El sistema de partidos políticos argentinos expiró en el último cuarto del siglo pasado, arrasado por el vendaval de la violencia subversiva y la dictadura militar. Las dos agrupaciones mayores, radicales y peronistas, emergieron de esos años oscuros completamente trastornadas en su naturaleza y función. Los años de terror amedrentaron a la ciudadanía al punto de que los grandes partidos ya nunca lograron atraer cantidades significativas de adherentes que le aseguraran vitalidad interna. Las fichas de afiliación, los padrones partidarios, son hoy cosas de museo. Comités radicales, unidades básicas peronistas y casas del pueblo socialistas fueron desapareciendo paulatinamente del paisaje urbano, y con ellos el proceso más o menos democrático de selección y promoción de dirigentes que permitían. Las clientelas de los punteros ocupan el lugar de los correligionarios, compañeros o camaradas.

Datos dados:
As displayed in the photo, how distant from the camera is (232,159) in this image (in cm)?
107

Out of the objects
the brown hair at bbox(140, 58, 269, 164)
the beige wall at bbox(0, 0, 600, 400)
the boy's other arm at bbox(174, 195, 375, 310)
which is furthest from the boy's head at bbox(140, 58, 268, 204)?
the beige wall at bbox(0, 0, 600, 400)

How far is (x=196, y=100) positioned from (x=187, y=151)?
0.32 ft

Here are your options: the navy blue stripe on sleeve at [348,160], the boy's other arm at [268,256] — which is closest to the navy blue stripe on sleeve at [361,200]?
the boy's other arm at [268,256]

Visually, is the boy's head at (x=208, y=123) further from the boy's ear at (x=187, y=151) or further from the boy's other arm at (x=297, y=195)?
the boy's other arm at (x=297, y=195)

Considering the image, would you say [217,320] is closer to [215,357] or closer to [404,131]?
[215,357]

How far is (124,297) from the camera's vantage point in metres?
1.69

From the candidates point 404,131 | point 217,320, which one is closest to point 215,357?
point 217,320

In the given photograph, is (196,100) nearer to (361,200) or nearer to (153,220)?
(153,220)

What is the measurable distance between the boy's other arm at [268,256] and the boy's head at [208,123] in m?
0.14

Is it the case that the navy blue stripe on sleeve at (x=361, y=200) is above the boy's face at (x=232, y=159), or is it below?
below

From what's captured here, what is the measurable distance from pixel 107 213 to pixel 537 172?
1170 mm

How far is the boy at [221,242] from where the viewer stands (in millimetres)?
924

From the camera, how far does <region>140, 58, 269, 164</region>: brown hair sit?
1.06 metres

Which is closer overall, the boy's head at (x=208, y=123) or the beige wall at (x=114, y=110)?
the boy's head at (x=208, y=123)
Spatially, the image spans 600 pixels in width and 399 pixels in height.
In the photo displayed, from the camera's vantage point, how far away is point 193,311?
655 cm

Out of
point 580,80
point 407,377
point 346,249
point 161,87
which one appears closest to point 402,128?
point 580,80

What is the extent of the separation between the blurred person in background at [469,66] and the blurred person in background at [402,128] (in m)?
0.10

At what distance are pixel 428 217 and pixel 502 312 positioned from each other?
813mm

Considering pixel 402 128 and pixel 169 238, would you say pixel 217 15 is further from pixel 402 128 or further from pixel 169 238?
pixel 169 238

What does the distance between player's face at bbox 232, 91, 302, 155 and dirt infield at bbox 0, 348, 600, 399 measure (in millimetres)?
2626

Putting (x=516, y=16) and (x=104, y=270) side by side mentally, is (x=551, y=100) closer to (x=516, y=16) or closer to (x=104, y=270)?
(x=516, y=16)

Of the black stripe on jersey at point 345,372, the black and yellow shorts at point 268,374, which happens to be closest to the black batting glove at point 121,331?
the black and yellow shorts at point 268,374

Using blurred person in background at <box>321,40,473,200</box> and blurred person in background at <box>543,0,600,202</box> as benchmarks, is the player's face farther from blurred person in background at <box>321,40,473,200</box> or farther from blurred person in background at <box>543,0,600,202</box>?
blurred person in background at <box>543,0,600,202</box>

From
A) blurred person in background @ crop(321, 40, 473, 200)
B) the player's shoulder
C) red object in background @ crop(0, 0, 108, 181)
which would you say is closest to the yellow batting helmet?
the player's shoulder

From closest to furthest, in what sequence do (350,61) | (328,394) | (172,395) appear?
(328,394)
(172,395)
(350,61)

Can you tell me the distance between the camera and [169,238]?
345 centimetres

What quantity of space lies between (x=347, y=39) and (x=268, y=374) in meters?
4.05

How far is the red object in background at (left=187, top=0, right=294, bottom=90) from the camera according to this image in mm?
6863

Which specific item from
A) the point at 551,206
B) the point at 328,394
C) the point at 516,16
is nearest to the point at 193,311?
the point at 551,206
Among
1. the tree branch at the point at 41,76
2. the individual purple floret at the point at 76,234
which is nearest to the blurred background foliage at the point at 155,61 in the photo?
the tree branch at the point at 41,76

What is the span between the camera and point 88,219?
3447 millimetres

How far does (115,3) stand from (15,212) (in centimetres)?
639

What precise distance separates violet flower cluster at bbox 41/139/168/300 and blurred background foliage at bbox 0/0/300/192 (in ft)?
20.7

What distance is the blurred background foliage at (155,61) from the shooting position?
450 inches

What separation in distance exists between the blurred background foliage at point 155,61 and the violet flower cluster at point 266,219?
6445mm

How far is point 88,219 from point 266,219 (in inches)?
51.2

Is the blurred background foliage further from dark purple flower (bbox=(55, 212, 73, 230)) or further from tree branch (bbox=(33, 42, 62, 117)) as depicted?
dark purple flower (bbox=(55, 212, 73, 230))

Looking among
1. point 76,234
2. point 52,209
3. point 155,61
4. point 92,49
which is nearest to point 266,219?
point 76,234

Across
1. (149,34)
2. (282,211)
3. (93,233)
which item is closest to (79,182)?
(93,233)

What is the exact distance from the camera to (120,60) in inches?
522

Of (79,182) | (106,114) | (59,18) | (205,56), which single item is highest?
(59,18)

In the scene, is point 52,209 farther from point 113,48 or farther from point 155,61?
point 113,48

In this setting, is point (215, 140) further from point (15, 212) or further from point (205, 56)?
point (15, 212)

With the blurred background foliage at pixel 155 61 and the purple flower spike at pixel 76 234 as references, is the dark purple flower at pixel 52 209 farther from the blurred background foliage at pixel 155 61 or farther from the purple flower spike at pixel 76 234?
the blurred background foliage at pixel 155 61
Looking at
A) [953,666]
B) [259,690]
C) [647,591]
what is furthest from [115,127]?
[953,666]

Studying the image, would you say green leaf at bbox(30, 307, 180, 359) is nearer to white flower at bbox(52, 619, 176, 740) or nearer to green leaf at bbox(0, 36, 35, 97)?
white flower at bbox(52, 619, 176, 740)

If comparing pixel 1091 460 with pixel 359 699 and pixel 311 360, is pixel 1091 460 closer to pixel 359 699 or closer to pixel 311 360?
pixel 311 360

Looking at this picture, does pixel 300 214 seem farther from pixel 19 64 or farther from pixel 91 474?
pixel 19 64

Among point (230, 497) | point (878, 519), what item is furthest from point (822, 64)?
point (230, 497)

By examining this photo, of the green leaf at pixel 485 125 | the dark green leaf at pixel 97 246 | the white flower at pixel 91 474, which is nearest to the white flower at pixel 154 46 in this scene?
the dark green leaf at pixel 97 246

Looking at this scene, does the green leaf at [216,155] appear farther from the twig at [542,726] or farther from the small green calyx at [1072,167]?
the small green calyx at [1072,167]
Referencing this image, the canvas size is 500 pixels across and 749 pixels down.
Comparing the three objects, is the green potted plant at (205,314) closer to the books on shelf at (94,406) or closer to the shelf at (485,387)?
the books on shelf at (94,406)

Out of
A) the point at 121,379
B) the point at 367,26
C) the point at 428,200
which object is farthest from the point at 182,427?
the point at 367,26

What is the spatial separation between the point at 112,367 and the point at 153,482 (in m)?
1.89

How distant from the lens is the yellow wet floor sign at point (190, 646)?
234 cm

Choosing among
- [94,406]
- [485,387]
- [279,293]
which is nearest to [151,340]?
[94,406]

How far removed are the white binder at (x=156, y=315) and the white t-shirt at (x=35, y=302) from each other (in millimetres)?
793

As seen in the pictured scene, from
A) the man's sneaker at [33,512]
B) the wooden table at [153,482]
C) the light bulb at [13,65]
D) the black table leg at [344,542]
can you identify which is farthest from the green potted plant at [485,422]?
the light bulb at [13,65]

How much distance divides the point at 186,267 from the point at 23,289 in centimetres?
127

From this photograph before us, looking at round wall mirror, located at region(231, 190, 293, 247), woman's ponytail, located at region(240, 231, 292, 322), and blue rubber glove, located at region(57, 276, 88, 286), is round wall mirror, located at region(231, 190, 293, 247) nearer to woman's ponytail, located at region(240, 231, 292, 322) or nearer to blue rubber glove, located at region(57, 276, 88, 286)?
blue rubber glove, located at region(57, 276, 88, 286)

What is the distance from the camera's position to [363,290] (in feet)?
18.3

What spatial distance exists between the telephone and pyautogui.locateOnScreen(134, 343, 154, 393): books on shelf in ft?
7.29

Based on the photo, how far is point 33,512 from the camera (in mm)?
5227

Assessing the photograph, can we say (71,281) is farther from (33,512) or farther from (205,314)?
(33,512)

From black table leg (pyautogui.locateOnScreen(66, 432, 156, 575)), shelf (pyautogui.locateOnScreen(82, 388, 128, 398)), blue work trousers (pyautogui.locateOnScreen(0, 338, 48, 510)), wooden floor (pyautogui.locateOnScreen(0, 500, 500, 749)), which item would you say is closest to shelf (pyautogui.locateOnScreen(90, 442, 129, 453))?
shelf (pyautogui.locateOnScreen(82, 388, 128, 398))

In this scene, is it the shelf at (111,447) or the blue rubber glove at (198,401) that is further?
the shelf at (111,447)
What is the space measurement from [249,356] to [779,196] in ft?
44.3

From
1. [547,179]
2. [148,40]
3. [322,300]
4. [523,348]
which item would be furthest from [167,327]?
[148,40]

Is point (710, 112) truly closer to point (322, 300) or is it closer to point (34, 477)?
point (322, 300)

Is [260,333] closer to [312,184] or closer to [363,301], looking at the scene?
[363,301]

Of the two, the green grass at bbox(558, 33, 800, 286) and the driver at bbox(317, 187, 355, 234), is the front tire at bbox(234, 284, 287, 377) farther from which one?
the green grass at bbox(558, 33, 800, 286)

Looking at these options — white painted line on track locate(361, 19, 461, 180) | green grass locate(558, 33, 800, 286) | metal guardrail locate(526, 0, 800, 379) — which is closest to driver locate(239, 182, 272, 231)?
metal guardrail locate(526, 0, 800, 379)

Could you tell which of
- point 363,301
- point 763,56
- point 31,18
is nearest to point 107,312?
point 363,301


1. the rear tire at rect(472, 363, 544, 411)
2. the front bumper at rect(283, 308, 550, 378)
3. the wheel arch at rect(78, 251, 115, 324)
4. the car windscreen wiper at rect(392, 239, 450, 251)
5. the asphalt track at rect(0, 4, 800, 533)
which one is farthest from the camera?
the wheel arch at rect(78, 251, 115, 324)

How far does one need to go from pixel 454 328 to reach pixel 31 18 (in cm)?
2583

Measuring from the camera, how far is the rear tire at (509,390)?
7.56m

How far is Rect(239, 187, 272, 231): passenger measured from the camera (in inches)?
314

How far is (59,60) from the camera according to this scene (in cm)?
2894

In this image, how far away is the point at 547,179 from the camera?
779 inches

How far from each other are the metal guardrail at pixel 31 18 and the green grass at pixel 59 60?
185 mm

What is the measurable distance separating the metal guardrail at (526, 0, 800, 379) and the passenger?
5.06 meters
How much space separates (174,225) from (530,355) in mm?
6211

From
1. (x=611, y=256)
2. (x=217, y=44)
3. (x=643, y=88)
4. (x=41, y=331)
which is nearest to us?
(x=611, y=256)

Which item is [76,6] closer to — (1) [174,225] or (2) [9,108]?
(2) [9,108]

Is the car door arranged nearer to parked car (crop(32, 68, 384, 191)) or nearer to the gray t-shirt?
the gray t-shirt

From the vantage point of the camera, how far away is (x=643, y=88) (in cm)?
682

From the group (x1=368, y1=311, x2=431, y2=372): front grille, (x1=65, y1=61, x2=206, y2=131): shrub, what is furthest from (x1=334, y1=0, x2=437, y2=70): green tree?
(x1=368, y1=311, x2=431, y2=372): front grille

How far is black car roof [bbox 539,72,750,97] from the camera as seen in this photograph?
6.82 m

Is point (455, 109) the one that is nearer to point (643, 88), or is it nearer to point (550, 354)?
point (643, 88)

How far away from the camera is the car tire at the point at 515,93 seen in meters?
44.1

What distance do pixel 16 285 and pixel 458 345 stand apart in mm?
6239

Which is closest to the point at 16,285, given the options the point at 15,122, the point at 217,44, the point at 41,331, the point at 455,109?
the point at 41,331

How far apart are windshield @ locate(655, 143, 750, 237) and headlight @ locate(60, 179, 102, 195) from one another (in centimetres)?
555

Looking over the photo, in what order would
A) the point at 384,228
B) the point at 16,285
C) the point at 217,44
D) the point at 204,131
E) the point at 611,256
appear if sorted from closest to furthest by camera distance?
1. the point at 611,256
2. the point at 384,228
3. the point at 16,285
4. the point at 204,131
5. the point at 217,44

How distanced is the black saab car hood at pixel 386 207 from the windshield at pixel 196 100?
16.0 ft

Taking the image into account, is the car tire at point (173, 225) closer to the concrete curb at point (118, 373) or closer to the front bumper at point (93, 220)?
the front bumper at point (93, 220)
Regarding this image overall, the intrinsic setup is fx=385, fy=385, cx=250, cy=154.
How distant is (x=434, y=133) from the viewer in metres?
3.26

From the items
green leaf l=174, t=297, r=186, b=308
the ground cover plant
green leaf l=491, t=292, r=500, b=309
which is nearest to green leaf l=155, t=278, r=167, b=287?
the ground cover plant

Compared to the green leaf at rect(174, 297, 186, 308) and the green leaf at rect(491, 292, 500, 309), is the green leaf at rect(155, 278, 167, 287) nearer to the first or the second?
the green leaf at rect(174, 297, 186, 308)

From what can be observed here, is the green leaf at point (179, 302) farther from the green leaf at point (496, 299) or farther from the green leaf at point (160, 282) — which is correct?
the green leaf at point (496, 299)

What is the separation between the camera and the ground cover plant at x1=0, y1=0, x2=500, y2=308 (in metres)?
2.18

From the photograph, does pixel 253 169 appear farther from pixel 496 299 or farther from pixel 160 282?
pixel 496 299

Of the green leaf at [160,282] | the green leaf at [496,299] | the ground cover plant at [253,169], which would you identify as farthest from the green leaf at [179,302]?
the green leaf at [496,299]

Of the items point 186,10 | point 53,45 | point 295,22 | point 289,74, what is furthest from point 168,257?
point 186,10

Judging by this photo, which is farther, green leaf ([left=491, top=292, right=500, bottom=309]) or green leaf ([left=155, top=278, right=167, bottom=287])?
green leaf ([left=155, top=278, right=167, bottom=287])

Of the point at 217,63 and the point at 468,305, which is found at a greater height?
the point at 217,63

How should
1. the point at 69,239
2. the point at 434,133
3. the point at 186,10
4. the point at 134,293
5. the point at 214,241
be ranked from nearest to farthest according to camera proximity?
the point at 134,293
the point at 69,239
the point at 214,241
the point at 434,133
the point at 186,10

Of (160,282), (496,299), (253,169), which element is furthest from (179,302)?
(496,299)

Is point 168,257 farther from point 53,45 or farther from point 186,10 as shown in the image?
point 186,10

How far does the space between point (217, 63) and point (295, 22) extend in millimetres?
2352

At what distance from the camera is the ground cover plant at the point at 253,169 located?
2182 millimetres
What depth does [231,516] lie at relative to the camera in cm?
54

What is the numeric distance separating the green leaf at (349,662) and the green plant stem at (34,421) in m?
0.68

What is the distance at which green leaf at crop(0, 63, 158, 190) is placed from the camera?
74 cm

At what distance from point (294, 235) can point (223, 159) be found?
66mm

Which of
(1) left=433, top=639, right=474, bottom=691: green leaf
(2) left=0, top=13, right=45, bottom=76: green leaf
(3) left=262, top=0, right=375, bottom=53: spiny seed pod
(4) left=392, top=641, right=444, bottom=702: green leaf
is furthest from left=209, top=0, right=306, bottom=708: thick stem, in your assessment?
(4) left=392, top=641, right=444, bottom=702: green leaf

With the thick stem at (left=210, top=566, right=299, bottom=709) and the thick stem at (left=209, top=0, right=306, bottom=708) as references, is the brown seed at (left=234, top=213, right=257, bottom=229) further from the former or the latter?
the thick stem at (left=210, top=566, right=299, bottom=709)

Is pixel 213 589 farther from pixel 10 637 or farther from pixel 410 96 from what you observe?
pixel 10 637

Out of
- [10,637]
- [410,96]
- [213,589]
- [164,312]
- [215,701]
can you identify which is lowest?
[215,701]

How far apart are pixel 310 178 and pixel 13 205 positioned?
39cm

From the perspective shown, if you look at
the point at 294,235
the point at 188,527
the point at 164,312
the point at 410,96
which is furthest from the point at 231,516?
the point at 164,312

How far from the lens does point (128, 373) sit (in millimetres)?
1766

Tarea breve A: Copia del fragmento sobre los partidos políticos argentinos el tramo que va desde "El sistema de" hasta "compañeros o camaradas.".
Tarea breve B: Continúa el fragmento sobre los partidos políticos argentinos a partir de donde termina.

Respuesta correcta A:
El sistema de partidos políticos argentinos expiró en el último cuarto del siglo pasado, arrasado por el vendaval de la violencia subversiva y la dictadura militar. Las dos agrupaciones mayores, radicales y peronistas, emergieron de esos años oscuros completamente trastornadas en su naturaleza y función. Los años de terror amedrentaron a la ciudadanía al punto de que los grandes partidos ya nunca lograron atraer cantidades significativas de adherentes que le aseguraran vitalidad interna. Las fichas de afiliación, los padrones partidarios, son hoy cosas de museo. Comités radicales, unidades básicas peronistas y casas del pueblo socialistas fueron desapareciendo paulatinamente del paisaje urbano, y con ellos el proceso más o menos democrático de selección y promoción de dirigentes que permitían. Las clientelas de los punteros ocupan el lugar de los correligionarios, compañeros o camaradas.

Respuesta correcta B:
Los partidos políticos propiamente dichos eran escuelas de ciudadanía, a las que acudían quienes tomaban seriamente sus responsabilidades cívicas. No sólo eran el ámbito donde se discutían ideas y se criticaban personalidades, sino también donde las personas interesadas en el destino de su nación podían informarse en profundidad de sus derechos, de sus obligaciones, y del funcionamiento del sistema político. Hoy vemos como cosa normal que nadie sepa exactamente qué es lo que vota en cada elección, ni qué cuestiones relevantes para su propio destino están en juego, ni qué calidades tienen las personas que le reclaman el voto. Nadie se toma la molestia, no ya de dedicar unas horas semanales a concurrir al comité, sino de leer el diario y decidir su voto a conciencia. El corte de boleta, último recurso del ciudadano para manifestar su opinión de la manera más precisa que le permite el sistema, es una rareza.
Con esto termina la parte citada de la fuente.